Embeddings

backend-engineering

Embeddings

Before I built the embedding service, search on my platform was keyword-based. A user looking for passages about "forgiveness" would get results containing the word "forgiveness" and miss everything about "mercy," "pardon," "reconciliation," or "grace." The words are different. The meaning is the same.

Embeddings fix this. They convert text into a vector — a list of numbers — that encodes semantic meaning rather than surface form. Two passages that mean similar things end up close together in vector space, regardless of the specific words used. This makes search dramatically more useful for a domain like scripture where the same idea appears across thousands of verses in dozens of translations.

This article covers what embeddings are, how the embedding service is designed, what gets embedded and when, and the operational decisions that keep it fast and affordable.

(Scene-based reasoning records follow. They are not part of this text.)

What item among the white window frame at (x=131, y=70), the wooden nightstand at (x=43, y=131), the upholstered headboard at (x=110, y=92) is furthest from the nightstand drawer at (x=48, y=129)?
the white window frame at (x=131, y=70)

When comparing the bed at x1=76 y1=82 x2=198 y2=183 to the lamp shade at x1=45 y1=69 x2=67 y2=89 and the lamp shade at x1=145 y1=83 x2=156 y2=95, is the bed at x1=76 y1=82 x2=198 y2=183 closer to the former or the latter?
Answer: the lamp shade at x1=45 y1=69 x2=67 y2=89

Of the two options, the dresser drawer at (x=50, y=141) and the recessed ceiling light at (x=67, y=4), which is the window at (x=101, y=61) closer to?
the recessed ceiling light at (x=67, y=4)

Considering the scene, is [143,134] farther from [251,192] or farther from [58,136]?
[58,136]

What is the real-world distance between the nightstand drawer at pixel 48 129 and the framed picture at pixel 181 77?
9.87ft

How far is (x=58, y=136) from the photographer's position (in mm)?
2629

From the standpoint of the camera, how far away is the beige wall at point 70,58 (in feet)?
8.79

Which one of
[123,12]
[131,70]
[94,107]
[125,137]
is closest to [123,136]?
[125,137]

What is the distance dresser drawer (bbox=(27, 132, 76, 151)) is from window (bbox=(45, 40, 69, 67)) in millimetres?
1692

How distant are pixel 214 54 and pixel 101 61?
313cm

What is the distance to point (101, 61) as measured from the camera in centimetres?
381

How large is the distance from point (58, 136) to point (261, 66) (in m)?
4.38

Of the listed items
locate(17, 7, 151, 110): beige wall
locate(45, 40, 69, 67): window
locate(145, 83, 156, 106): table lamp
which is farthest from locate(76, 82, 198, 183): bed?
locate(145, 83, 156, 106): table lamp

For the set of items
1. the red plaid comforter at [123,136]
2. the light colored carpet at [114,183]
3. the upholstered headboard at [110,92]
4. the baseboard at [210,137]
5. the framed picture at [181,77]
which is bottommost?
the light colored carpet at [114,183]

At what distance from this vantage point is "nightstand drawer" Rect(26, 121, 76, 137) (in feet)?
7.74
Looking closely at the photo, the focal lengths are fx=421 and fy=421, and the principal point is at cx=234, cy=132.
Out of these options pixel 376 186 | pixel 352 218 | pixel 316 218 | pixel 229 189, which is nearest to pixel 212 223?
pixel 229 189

What an Embedding Actually Is

An embedding model takes a piece of text and outputs a fixed-length array of floating-point numbers — typically 768 to 3072 dimensions depending on the model. This vector represents the text's meaning in a high-dimensional space where semantic similarity corresponds to geometric proximity.

A concrete example. Given these three inputs:

  • "For God so loved the world" (John 3:16)
  • "God's love for humanity is boundless"
  • "The boiling point of water is 100 degrees Celsius"

The first two will produce vectors that are close together (high cosine similarity). The third will be far away. The embedding model learned these relationships from training on massive text corpora and encoded them as geometry.

The vector itself is opaque — you cannot read it and understand what it means. But you can compute the distance between two vectors cheaply, at scale, and use that distance as a proxy for semantic similarity.

The Embedding Service

The embedding service is a single-purpose HTTP service with one job: accept text, return a vector. It is stateless, horizontally scalable, and sits behind an internal load balancer.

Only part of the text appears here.